* _Supplied passage_
★ ★ ★ ★ ★ ★ ★

I thought about that exchange this week when the Macquarie Dictionary announced its word of the year: enshittification. While the word is relatively self-explanatory, its precise definition is the “deterioration of a service brought about by a reduction in the quality of service provided, especially of an online platform, and as a consequence of profit seeking”.

While my PR firm example is not a one-for-one fit, I would argue that there was certainly an element of ‘enshittification’ at play.

The term enshittification was coined by British-Canadian blogger and journalist Cory Doctorow to describe the way tech platforms evolve and deteriorate in the absence of regulation or competition.

“All the streaming channels making you pay extra to not have ads is the perfect example,” Macquarie Dictionary managing editor Victoria Morgan said.

★ ★ ★ ★ ★ ★ ★

* _Required action_
From the passage on the Macquarie Dictionary's word of the year, lift the portion starting with "I thought about" and going on through "regulation or competition.", copying it word for word.

* _Available data_
★ ★ ★ ★ ★ ★ ★

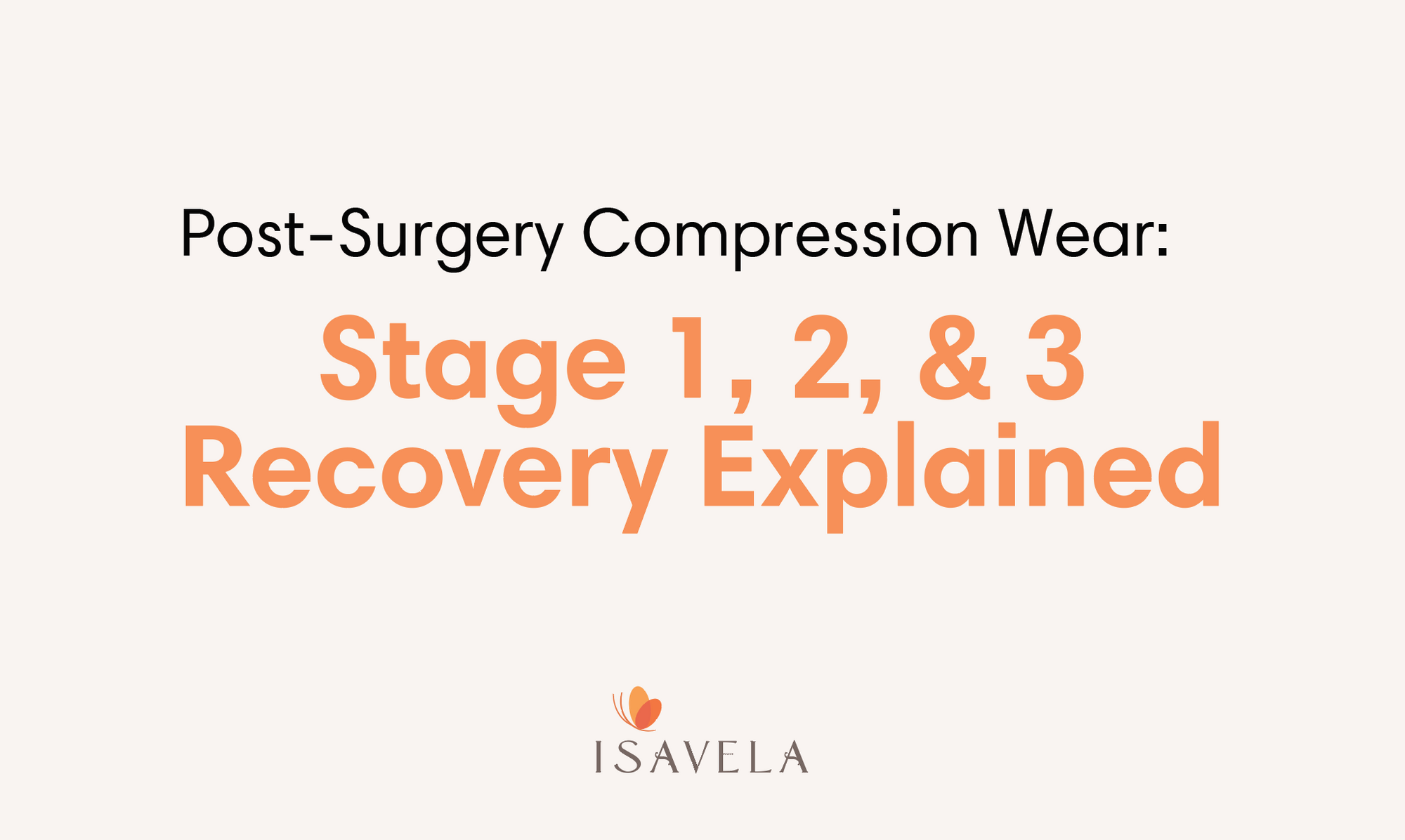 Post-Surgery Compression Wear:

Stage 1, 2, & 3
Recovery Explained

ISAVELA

★ ★ ★ ★ ★ ★ ★

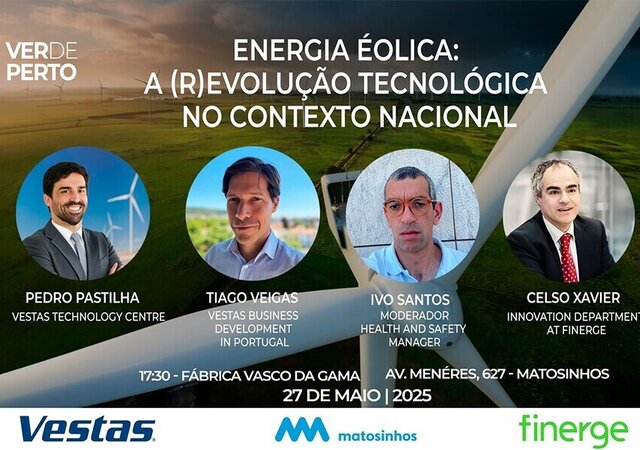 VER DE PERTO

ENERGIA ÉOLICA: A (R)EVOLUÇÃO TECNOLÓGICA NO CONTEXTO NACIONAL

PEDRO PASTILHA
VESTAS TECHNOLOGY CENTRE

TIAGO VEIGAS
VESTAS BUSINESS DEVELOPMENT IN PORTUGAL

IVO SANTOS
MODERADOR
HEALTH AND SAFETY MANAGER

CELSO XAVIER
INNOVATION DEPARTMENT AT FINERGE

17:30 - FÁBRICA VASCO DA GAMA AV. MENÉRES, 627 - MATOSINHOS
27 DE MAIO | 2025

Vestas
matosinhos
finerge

★ ★ ★ ★ ★ ★ ★

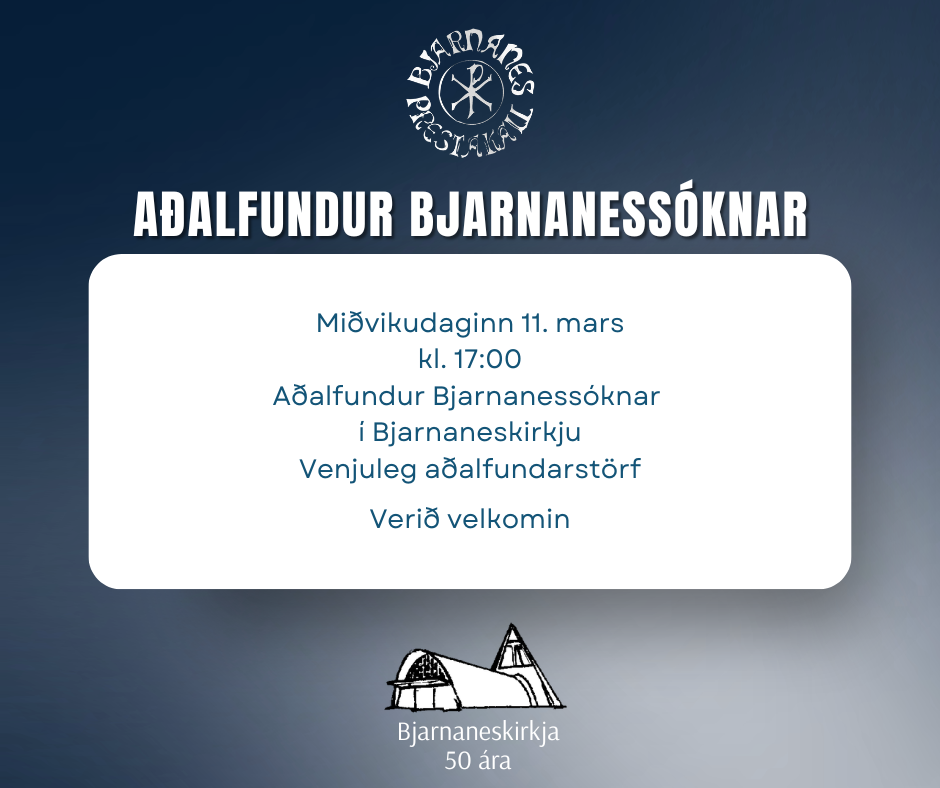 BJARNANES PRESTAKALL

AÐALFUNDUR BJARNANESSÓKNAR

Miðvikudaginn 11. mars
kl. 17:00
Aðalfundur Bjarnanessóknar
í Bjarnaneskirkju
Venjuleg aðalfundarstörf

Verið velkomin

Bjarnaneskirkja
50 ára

★ ★ ★ ★ ★ ★ ★

* _Answer to this exercise_
I thought about that exchange this week when the Macquarie Dictionary announced its word of the year: enshittification. While the word is relatively self-explanatory, its precise definition is the “deterioration of a service brought about by a reduction in the quality of service provided, especially of an online platform, and as a consequence of profit seeking”.

While my PR firm example is not a one-for-one fit, I would argue that there was certainly an element of ‘enshittification’ at play.

The term enshittification was coined by British-Canadian blogger and journalist Cory Doctorow to describe the way tech platforms evolve and deteriorate in the absence of regulation or competition.